不過廖采臣現在什麼也顧不得了,他手腳一並用力,反複蹬踹了幾下之後,終於“噗”地一聲鑽出了河麵。
外麵的空氣又涼又腥,可廖采臣卻覺得他從未呼吸過如此甘美的空氣。他將嘴裡的泥沙吐出來,拚命翕動著鼻翼,讓空氣慢慢流到已經擠成一團的肺部。腦子稍微清醒了一些之後,他才看到自己身邊有一條木筏,筏子上麵站著三個人,兩男一女,其中那個體型精瘦年紀不大的男人已經抓住了他的雙臂,輕鬆地將他拖上了木筏。
“水......水裡有鬼......”廖采臣來不及道一聲謝,就驚魂未定地指著水麵道出這一句話來。
“我當然知道這下麵有鬼,我還知道,若不是我救你,你現在已經被那隻老鬼吃了。”一個帶著鬥笠的姑娘慢慢朝廖采臣轉過身,說出一句讓他目瞪口呆的話來。
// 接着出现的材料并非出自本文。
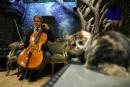 Pour calmer vos matous, un violoncelliste leur crée un album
廖采臣看著那張被鬥笠遮住了半邊的臉,不知為何,輕微地打了個寒戰,“你救了我?”
說出這句話的身後,他猛地想到了大船莫名的抖動,亦想到了泥沙裡那道溫暖的銀光,他怔了一下,又問了[520]一句,“真是你救得我?”
“好生囉嗦。”那姑娘粗噶地說了一句,手指朝上一揮,口中默念了一句“收”。伴隨著她這句話,一根灼灼生輝的銅針倏地從河麵上鑽了出來,在空中轉了一圈後,穩穩落在那姑娘的手心。
廖采臣何曾見過此等神奇的景象,他登時跪倒在地,在堅硬的木筏上磕了幾個響頭,口中念道,“多謝神仙救我性命,多謝神仙救我性命。”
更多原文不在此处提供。